### PAGE EXTRACT
Andrew and I have been talking for years about writing a flute and guitar concerto and we finally did it!

Folias Duo Debuts Flute and Guitar Concerto Garita on October 4, 2018 at the GRCC International Guitar Series.

Read the full program and notes right here:

Naturaleza Suite (2016)   Carmen Maret
I. Octopus Fantasma (chacarera) II. Zamba de los Toros
III. Rio sin Tiempo (chaconne) IV. Mantis Religiosa (tango)
V. Snake Dreams (chamamé) for flute/piccolo and guitar

Concerto Garita (2018)World Premiere   Bergeron/Maret
I. Storm King
II. Penitente Canyon
III. Danza del Carnero

for flute/alto flute, two guitars, and bassoon

Quixote (2018) Bergeron
I. Penance II. Chivalry

for solo guitar

Parliament of the Birds (2018)
Burrowing Owl – the watcher – eminence of darkness Scarlet Macaw – the captivator – cage of narcissism Rook – the shapeshifter – illusion of ownership Whiskey Jack – the trickster – promise of things

for two guitars

Uncompahgre (2017)
I. Silver Jack II. Cimarron III. Courthouse

for flute/alto flute/piccolo and guitar

Carmen Maret Flute, Alto Flute, Piccolo
Andrew Bergeron Guitar
Kyle Thompson Guitar
Marissa Peak Bassoon



by Folias Duo, Carmen Maret and Andrew Bergeron

All of the music on this program was written in rustic cabins in Canada and Colorado respectively during our winter and summer breaks from teaching and touring. For us, retreating to a rustic cabin is both physically practical and musically effectual; it allows us uninterrupted space and time to work, and at the same time imparts a specific and unique quality to the music. Of course the idea of a “composing cabin” is nothing new. Many composers such as Bela Bartok with his cabin on Saranac Lake in upstate New York and Gustav Mahler’s cottage in the Austrian alps have sought out this kind of solitude amid the wonders of the natural world to aid in their creative endeavors. For us too this close physical connection to the landscape naturally brings out concepts we are interested in as composers: nature, time, existence.

### SUPPLIED DATA
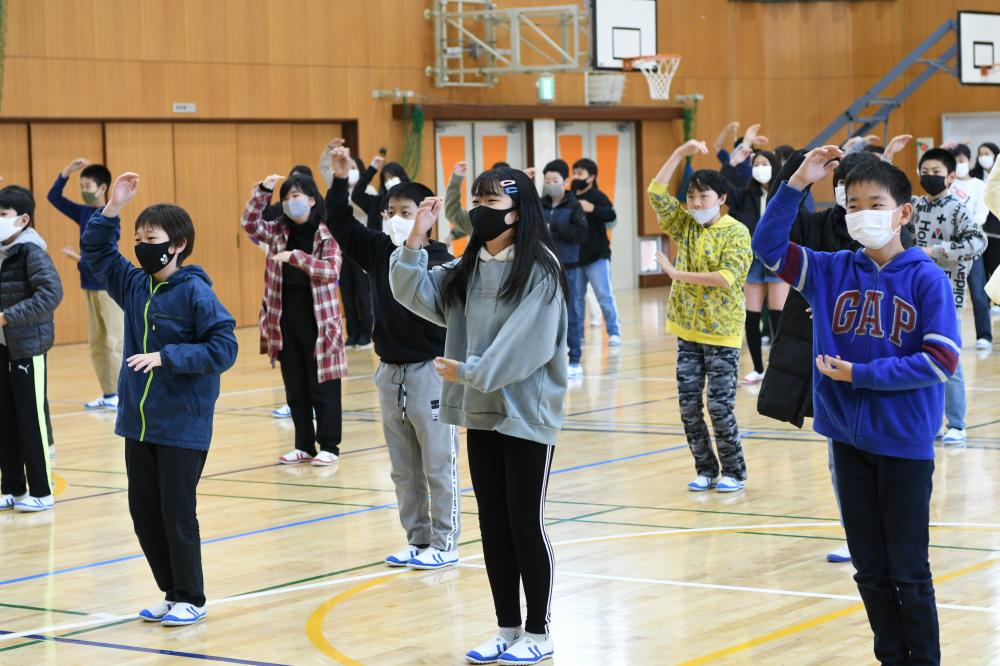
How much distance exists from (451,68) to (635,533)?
14463 mm

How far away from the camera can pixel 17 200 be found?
24.9ft

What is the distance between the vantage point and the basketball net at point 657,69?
20328 millimetres

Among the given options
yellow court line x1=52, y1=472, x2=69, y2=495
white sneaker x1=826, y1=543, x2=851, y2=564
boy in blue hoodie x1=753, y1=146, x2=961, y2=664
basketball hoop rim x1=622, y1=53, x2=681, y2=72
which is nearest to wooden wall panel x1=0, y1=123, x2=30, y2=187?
basketball hoop rim x1=622, y1=53, x2=681, y2=72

### INSTRUCTION 1
From the Folias Duo program, repeat the part that opens with the words containing "Naturaleza Suite (2016)" and closes with "Mantis Religiosa (tango)".
### INSTRUCTION 2
Condense the paragraph of the Folias Duo program beginning "All of the music on this program" into a shorter version that keeps its main facts.
The records above are drawn from a separate source.

### FULL OUTPUT 1
Naturaleza Suite (2016)   Carmen Maret
I. Octopus Fantasma (chacarera) II. Zamba de los Toros
III. Rio sin Tiempo (chaconne) IV. Mantis Religiosa (tango)

### FULL OUTPUT 2
All of the music on the program was written in rustic cabins in Canada and Colorado during the composers' winter and summer breaks from teaching and touring. Such a retreat gives them uninterrupted space and time to work and lends the music a specific, unique quality. The "composing cabin" is not a new idea: Bela Bartok had a cabin on Saranac Lake in upstate New York, and Gustav Mahler had a cottage in the Austrian alps. For the duo, close contact with the landscape brings out the themes that interest them as composers: nature, time, and existence.